Under constant pressure to behave himself under the social constraints of his wife’s position, Barry cannot abide the drawing-room manners of the English ruling classes. He brutalizes his wife and imprisons her. His marriage becomes miserable, and his stepson despises him. His only saving grace is the loving way he treats his devoted old mother and his young son. However, he eventually loses everything and is forced to live abroad on a pension. He dies penniless, drunk, and mad in Fleet prison, cared for by his aging mother.

Bibliography

Altinal, A. Savkar. Thackeray and the Problem of Realism. New York: Peter Lang, 1986. Includes a chapter in which Barry Lyndon is discussed in the light of Thackeray’s beginnings as a novelist. Discussion focuses mainly on the hero’s character. Also discusses the novel’s artistic achievements and its place in Thackeray’s development.

Colby, Robert. “Barry Lyndon and the Irish Hero.” Nineteenth Century Fiction 21 (September, 1966): 109-130. Locates the novel in the Thackeray canon and identifies sources for the story. Also discusses Thackeray’s narrative method, as well as relevant contextual matters. The main emphasis is on the ways in which the novel reveals Thackeray’s creative rereading of contemporary Irish fiction.

Hardy, Barbara. Forms of Feeling in Victorian Fiction. London: Peter Owen, 1985. Contains a chapter on Thackeray that makes a number of pertinent observations about Barry Lyndon. Analyzes the novel’s comic character and the hero’s emotional nature. Also notes the relation between these features and the novel’s structure.

Miller, Mark Crispin. “Barry Lyndon Reconsidered.” Georgia Review 30 (Winter, 1976): 827-853. Analyzes Stanley Kubrick’s film adaptation of the novel, focusing on the director’s vision.
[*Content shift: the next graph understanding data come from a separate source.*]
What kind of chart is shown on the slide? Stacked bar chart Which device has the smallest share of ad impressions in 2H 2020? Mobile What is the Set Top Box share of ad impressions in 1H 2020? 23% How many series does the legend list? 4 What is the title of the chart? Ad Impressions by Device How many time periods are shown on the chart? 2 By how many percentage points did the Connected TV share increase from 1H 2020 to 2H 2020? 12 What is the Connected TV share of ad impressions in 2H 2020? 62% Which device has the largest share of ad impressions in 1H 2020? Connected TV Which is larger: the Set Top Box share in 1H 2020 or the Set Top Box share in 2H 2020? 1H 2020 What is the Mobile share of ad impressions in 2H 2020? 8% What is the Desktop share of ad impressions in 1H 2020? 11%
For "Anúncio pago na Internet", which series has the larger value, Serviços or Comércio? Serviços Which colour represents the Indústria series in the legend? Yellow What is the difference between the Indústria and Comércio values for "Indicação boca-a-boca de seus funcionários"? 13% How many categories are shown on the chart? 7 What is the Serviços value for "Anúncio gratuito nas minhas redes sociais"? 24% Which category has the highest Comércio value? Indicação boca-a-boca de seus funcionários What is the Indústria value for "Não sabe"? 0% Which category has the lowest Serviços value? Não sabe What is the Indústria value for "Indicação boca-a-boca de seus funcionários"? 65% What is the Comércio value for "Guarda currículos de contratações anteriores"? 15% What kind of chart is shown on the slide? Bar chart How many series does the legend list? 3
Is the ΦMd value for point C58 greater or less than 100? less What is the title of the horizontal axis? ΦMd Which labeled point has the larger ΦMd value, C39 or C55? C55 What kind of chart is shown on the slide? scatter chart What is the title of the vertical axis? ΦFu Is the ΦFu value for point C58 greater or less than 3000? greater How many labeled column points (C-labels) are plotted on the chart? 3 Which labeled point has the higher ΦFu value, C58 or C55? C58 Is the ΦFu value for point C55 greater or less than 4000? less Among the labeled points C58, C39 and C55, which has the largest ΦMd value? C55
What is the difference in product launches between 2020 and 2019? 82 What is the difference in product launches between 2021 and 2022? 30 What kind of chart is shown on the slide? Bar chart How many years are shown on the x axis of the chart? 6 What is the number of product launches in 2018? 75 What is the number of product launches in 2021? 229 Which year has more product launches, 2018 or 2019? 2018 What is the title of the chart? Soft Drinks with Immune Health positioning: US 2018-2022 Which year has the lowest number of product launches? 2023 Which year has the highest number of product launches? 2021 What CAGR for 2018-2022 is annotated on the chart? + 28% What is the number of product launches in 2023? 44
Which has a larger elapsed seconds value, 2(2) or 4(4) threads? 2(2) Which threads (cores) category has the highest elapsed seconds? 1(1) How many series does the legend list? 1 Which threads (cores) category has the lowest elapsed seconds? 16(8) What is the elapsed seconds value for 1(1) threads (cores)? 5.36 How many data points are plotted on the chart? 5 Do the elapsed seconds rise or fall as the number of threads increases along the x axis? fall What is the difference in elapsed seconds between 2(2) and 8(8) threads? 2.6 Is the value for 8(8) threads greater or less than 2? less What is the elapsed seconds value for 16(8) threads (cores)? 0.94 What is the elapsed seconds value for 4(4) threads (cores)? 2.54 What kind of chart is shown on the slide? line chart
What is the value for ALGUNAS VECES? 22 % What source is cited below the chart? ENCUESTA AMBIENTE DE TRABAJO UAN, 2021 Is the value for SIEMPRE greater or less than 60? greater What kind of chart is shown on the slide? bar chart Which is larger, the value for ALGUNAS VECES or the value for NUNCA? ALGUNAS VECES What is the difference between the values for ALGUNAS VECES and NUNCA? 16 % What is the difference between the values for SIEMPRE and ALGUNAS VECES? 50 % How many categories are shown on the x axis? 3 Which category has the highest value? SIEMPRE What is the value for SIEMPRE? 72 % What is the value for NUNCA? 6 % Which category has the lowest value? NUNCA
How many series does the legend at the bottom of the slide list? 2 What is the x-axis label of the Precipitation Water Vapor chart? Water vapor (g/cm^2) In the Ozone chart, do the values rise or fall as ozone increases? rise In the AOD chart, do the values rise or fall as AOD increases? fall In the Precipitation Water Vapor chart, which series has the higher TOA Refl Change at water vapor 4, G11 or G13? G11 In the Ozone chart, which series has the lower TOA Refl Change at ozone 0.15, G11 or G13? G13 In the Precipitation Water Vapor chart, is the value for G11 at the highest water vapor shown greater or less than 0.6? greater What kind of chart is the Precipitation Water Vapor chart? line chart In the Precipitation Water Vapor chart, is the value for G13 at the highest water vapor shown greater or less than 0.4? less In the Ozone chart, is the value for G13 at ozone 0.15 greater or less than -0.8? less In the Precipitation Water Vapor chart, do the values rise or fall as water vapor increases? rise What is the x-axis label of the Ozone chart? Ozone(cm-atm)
Evaluates the manner in which he deals with such themes as heritage and role-playing and assesses the differences between novel and film.

Parker, David. “Thackeray’s Barry Lyndon.” Ariel 6 (October, 1975): 68-80. Relates the novel to eighteenth century literature of roguery. Examines Thackeray’s tonal and formal adaptations of that literary model, as well as his moralistic approach to his material.